Lloyd Evans Lloyd Evans

PMQs sketch: What a strange farewell

What a strange farewell. The slickest, sparkiest and most brutal street-fighter the Tory party has produced in a generation found himself agreeing with his worst enemies today. ‘That says something,’ shouted David Cameron (who remains prime minister for the next week or so). ‘We have huge disagreements,’ he explained. And yet despite the fault-lines his Remain campaign enjoys the support of nearly the entire opposition: the Greens, Labour, the Lib Dems, the Northern Ireland parties and Cameron’s bete noire, the SNP. ‘When we all agree,’ he finger-wagged, ‘that really says something.’ Absolutely. It says they’re all deluded.

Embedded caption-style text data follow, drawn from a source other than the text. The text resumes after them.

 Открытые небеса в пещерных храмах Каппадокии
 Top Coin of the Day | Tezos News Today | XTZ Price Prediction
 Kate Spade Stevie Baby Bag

Does poor Cam know he’s finished? At times he seemed to sense it. ‘I’ve been in this job for six years,’ he said wistfully as if drafting a sentence for his memoirs (in the shops by Christmas.) In reply to Kelly Tolhurst he made this bizarre reference to her defeat of Mark Reckless, the UKIP double-agent, back in 2015. ‘How grateful I am that she is representing Rochester and Strood.’ He paused. ‘Happy days,’ he twinkled, ‘happy days.’ He sounded like a death-bed grandad.

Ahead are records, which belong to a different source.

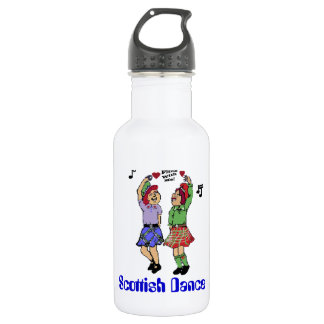 Scottish Dance 532 Ml Water Bottle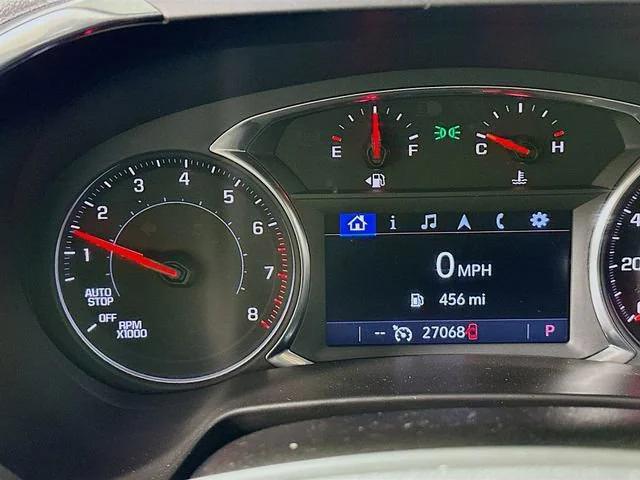 used 2023 Chevrolet Blazer car, priced at $25,991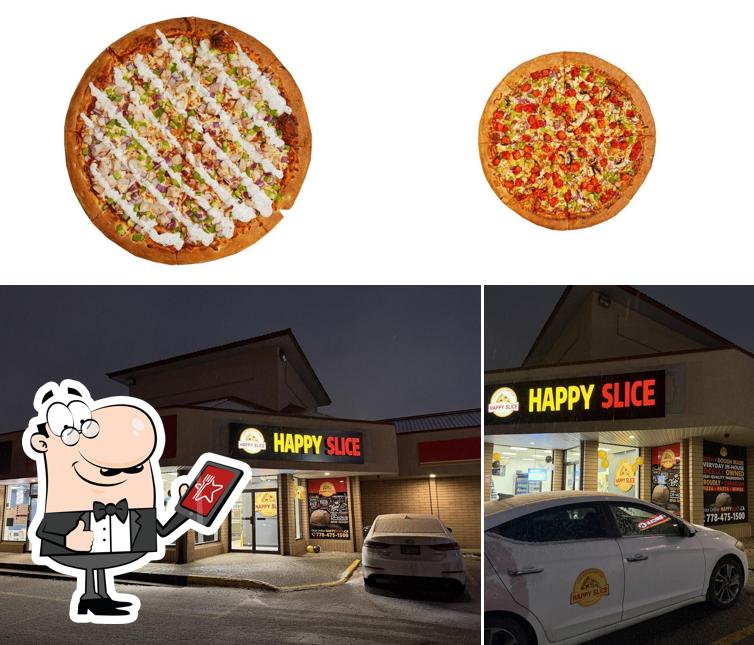 Happy Slice Pizza (Vernon)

His usual grasp of detail eluded him today. Asked about Derbyshire brewers he strayed into personal health advice. ‘Large quantities of real ale are the best way to get through this gruelling referendum’. Perhaps he’d been hitting the grog at elevenses. An Ulsterman thundered at him that Brexit might lead to a return of the ‘hard border’ at the Irish frontier. Cameron swayed unsteadily between two possibilities. ‘Either new border controls,’ he said vaguely, ‘or some sort of checks on people as they left Belfast to come to the rest of the United Kingdom.’ Is that a new ploy from Project Panic? A ring of steel around the Northern Ireland capital.

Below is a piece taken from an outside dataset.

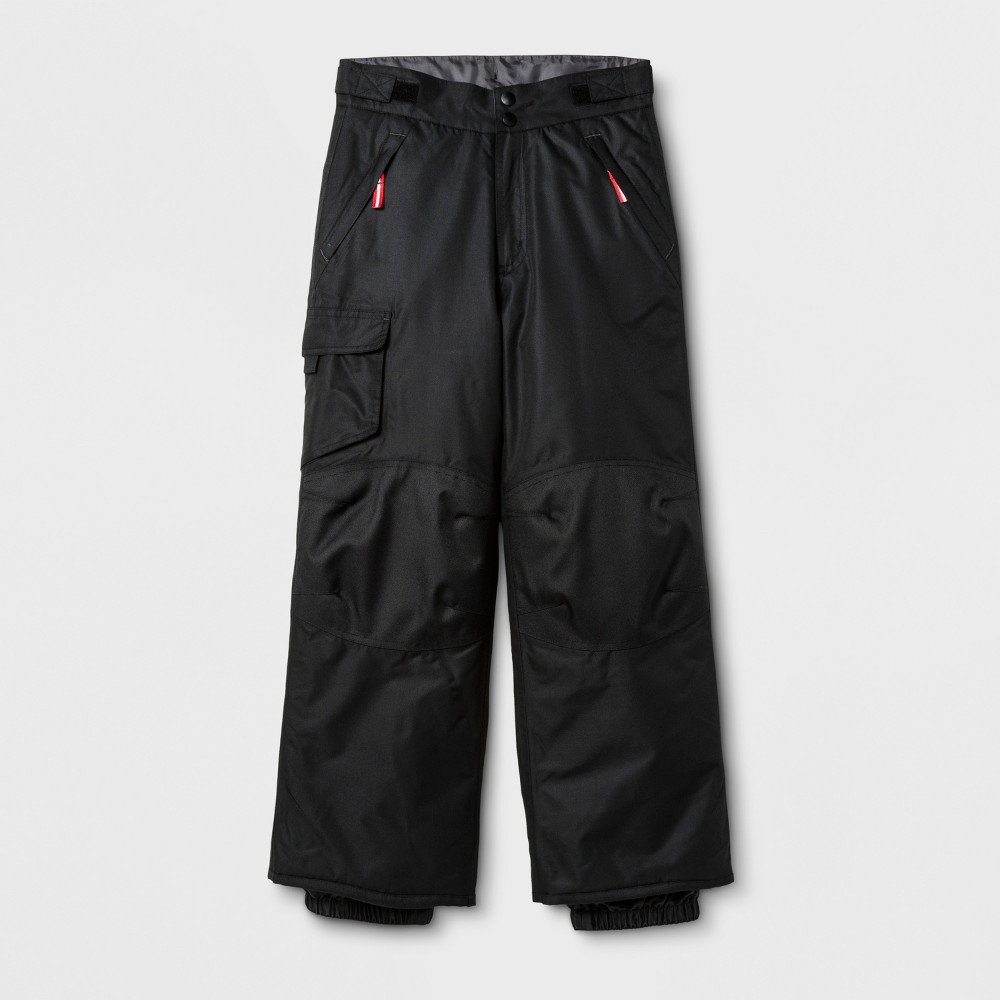 Boys Snow Pants - C9 Champion Black M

He tried vainly to re-detonate all his unexploded bombs. The economy wrecked. The NHS abolished. Taxes soaring. Employment plummeting. Old crocks expiring in shut-down care-homes. Europe’s terror chiefs cheerfully abandoning us to armed maniacs. And a huge black-hole in the public finances that measures anywhere between £20bn and £40bn depending which soapbox defeatist is on porkie-pie duty for the Euro-snouts.

Sane voters must have been dumbfounded by today’s session — a prolonged and futile period of navel-gazing by a set of clueless oligarchs who are miles behind their electorate. MPs still haven’t swallowed what ‘referendum’ means. They’re behaving as if it’s a parliamentary decision that obliges them to offer us plebs evidence of their profound wisdom and superior judgement. But on June 23rd, they’re us and we’re them.

Beside Cameron sat two of the Tories’ coolest cucumbers. Teresa May has flung herself into the campaign like a Trappist monk at a sign-language conference. She glanced towards her boss with chilly nervousness as he rattled through his Brexit bullet-points yet again. She managed an anxious half-grin and purred ‘hear hear’ in a bare whisper. Maybe she was just clearing her throat. On her left Philip Hammond, (aka the Human Talon), couldn’t even manage that faint syllable of assent. Is he having second thoughts? He gave a weak-tea smile and allowed his hooded lids to droop fractionally. Neither of these potentates seems ready to broach the two most feared phrases in the political lexicon. ‘Harper Collins’ and ‘autobiography’. They’re staying put.